══ Testo citato
La più rilevante è il blocco di 59 applicazioni internet e di telefonia mobile deciso il 29 giugno dal governo “poiché alla luce delle informazioni disponibili sono coinvolte in attività che pregiudicano la sovranità e l’integrità dell’India, la difesa dell’India, la sicurezza dello Stato e l’ordine pubblico”. “La raccolta di questi dati, la sua estrazione e profilazione da elementi ostili alla sicurezza nazionale e alla difesa dell’India, che alla fine incide sulla sovranità e integrità dell’India, è una questione di profonda e immediata preoccupazione che richiede misure di emergenza”, ha spiegato il ministero della Tecnologia dell’informazione. Non è stato fatto alcun riferimento alla tensione con la Cina e alla proprietà cinese della maggior parte delle applicazioni bloccate, tra le quali alcune molto popolari, come TikTok, Uc Browser, WeChat, Weibo, Baidu Map e Xender. Prevedibilmente l’ambasciata della Cina a Nuova Delhi ha replicato che la misura, “mirata in modo selettivo e discriminatorio a determinate app cinesi per motivi ambigui e inverosimili, si scontra con requisiti di procedura equi e trasparenti, abusa di eccezioni di sicurezza nazionale ed è sospetta di violazione delle norme dell’Organizzazione mondiale del commercio”.
Quella economica potrebbe essere la “risposta adeguata” che Modi ha assicurato da parte indiana. E il blocco delle app potrebbe essere solo l’inizio. Il ministro dei Trasporti e delle micro, piccole e medie imprese, Nitin Gadkari, ha annunciato che alle compagnie cinesi non sarà consentito di partecipare a futuri progetti autostradali e che saranno escluse le società indiane che costituiscono joint venture con partner cinesi. La limitazione, come ha ammesso lo stesso ministro, è ancora da definire dal punto di vista legale e non si applicherà ai contratti in essere, per evitare contenziosi. Tuttavia, sembra che Nuova Delhi voglia andare al di là degli episodici congelamenti di investimenti o rotture di accordi o ritardi negli sdoganamenti di merci cinesi cui si è avuta notizia nei giorni scorsi.
════
» **Istruzioni**:
• 1. Secondo il testo sul blocco delle app in India, quante applicazioni ha bloccato il governo il 29 giugno?
• 2. Trascrivi dal testo sul blocco delle app in India il passo che parte dalle parole "Quella economica potrebbe" e fermati dopo le parole "nei giorni scorsi.".
══ Dati forniti
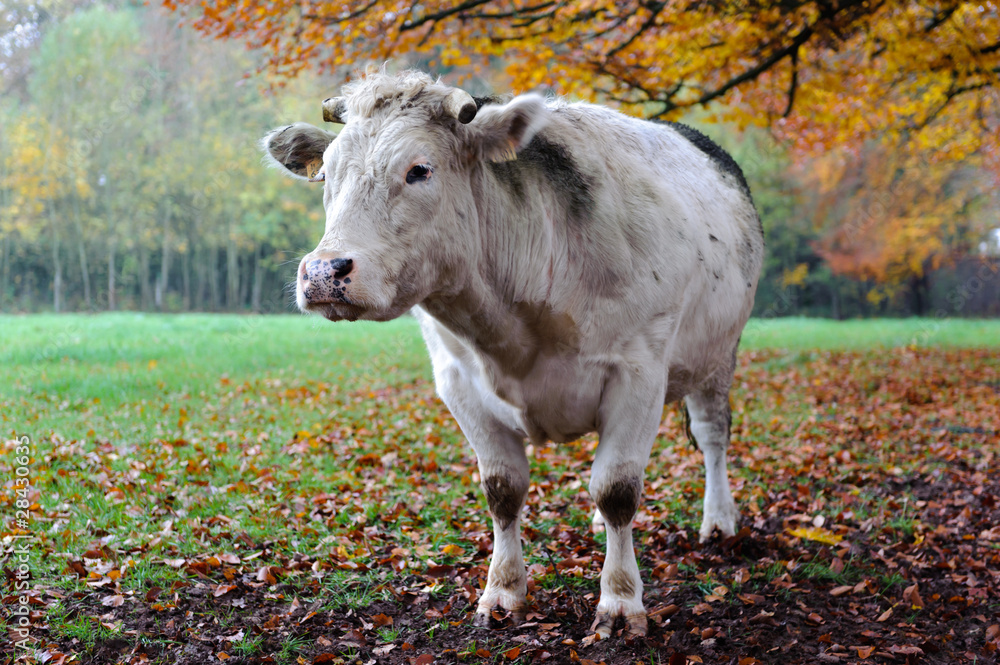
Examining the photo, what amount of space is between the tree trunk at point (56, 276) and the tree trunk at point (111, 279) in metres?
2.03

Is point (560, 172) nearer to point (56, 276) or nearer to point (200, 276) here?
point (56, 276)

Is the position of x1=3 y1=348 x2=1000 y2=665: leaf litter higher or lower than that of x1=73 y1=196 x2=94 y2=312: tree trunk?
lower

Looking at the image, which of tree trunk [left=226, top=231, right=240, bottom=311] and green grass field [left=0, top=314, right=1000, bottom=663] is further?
════
» **Risposte per compito**:
• 1. 59 applicazioni internet e di telefonia mobile.

• 2.
Quella economica potrebbe essere la “risposta adeguata” che Modi ha assicurato da parte indiana. E il blocco delle app potrebbe essere solo l’inizio. Il ministro dei Trasporti e delle micro, piccole e medie imprese, Nitin Gadkari, ha annunciato che alle compagnie cinesi non sarà consentito di partecipare a futuri progetti autostradali e che saranno escluse le società indiane che costituiscono joint venture con partner cinesi. La limitazione, come ha ammesso lo stesso ministro, è ancora da definire dal punto di vista legale e non si applicherà ai contratti in essere, per evitare contenziosi. Tuttavia, sembra che Nuova Delhi voglia andare al di là degli episodici congelamenti di investimenti o rotture di accordi o ritardi negli sdoganamenti di merci cinesi cui si è avuta notizia nei giorni scorsi.